The mechanics of the bill are a mess too. The private right of action creates powerful incentives for companies to over-restrict everything that touches medicine or law. Chatbot owners won’t carefully parse whether a given response crosses into “substantive” advice. They’ll just block anything in the vicinity, which will end up turning into a near-total blackout on two of the most important information categories in people’s lives.
AI Power For Me, Paternalism for Thee
There’s a deeper principle at stake here. We adults have all been navigating complex information environments our entire lives, making judgment calls about what to trust and what to ignore, which internet stranger to believe and which to dismiss. The implicit premise of this New York bill is that you, an adult, cannot be trusted to have a conversation with a chatbot and apply your own judgment to what it tells you. If other people feel that way about themselves, they are welcome to not use chatbots. The rest of us do not want government officials deciding for us which information about our own situations we are intelligent enough to use and which is just too far above our precious little heads.
Which brings us to another related, noteworthy set of facts about this topic. The United States military uses AI to assist with targeting decisions. AI helps airlines route planes and helps emergency call services send help faster. The government is comfortable with all of that. But according to the state of New York’s Internet and Technology Committee, an AI chatbot can’t be trusted to answer my questions about vitiligo?

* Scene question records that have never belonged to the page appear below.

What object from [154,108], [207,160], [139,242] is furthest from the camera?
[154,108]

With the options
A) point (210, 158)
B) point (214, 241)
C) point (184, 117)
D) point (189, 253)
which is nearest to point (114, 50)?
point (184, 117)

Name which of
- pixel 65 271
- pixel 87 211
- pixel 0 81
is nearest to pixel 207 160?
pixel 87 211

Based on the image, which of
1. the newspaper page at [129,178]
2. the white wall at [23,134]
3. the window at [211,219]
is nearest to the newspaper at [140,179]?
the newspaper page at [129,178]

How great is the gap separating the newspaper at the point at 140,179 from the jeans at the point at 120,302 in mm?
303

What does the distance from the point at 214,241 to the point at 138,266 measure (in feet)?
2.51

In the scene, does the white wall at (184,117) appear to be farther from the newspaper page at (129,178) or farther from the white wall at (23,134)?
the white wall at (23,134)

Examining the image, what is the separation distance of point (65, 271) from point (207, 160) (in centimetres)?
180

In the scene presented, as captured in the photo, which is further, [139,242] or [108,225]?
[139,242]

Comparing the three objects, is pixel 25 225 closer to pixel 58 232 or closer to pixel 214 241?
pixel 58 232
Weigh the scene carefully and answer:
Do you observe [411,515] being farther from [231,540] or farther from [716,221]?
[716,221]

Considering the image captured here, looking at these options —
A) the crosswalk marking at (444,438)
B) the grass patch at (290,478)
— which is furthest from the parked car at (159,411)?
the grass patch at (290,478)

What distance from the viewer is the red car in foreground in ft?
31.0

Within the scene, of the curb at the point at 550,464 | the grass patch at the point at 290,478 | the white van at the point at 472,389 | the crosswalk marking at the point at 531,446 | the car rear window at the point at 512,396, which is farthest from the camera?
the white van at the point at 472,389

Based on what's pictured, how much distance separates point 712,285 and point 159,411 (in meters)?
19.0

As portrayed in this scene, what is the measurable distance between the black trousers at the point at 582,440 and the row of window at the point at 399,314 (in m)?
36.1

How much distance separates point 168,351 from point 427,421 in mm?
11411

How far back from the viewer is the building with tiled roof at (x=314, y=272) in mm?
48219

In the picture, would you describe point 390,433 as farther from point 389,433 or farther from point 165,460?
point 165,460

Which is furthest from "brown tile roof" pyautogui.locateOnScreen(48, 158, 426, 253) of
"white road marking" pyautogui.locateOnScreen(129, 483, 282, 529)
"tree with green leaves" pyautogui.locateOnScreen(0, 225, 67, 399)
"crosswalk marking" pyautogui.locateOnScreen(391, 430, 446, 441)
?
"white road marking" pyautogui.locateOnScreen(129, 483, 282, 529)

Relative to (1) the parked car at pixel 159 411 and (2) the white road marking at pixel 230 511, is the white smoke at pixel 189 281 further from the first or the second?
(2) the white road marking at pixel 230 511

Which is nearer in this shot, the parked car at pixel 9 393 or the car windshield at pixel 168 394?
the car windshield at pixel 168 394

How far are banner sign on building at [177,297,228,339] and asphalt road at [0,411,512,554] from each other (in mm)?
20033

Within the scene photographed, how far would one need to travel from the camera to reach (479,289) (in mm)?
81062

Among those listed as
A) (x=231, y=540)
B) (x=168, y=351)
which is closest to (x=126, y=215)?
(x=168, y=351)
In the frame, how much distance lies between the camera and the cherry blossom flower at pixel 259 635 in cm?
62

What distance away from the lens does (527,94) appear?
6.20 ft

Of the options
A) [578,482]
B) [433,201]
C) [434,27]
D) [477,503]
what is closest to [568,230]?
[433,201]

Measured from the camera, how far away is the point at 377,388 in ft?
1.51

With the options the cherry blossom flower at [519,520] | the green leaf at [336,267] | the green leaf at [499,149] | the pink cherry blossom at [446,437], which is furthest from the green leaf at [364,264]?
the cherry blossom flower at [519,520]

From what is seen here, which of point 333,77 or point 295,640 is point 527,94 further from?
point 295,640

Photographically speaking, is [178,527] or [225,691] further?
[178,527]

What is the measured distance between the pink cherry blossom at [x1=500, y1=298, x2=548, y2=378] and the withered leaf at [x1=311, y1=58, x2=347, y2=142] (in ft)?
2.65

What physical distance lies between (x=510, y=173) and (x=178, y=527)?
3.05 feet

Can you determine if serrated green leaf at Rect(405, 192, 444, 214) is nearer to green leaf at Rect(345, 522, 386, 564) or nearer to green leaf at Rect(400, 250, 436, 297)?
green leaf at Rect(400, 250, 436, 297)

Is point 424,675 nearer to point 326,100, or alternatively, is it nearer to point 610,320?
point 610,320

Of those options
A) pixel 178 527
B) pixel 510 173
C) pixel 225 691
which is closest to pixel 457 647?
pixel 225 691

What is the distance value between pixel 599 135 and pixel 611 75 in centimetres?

These two imbalances together amount to the government claiming maximal AI power for itself while seeking to constrain the AI power regular people get to access.
A Better Approach: Regulatory Sandboxes
There’s a better way to approach this, and some states are already doing it: regulatory sandboxes. These allow companies to pilot innovative products under temporarily relaxed regulatory requirements with close government oversight so that regulators and innovators can learn together what works rather than having legislators try to regulate technologies they don’t fully understand. This approach allows for iterative improvement during the testing period with the understanding that new technologies get better with use rather than requiring them to be perfect before launch. (I’ve written about regulatory sandboxes in more depth in the context of disability technology here.)
On chatbots and medicine, Utah is the most instructive example. In 2024, the state enacted its AI Policy Act, which established an Office of AI Policy with the authority to grant temporary waivers of specific laws through a regulatory sandbox. A company called Doctronic, which is developing an AI tool to handle prescription refill requests, signed one of these agreements and was granted a one-year exemption from the professional licensing rules that would otherwise prohibit an AI from making those decisions. Patients still need a doctor for new prescriptions, but can now use AI to renew existing ones from a list of 192 low-risk drugs. Health data privacy and cybersecurity laws remained fully in force throughout.
That’s the contrast in a nutshell. Utah looked at AI’s potential to expand access to healthcare and asked: how do we figure out how to do this safely? New York looked at the same thing and asked: how do we stop it? One of these is a governing philosophy that will serve its citizens well and is a model for policymakers. The other is a guild protection racket dressed up in a consumer protection Halloween costume.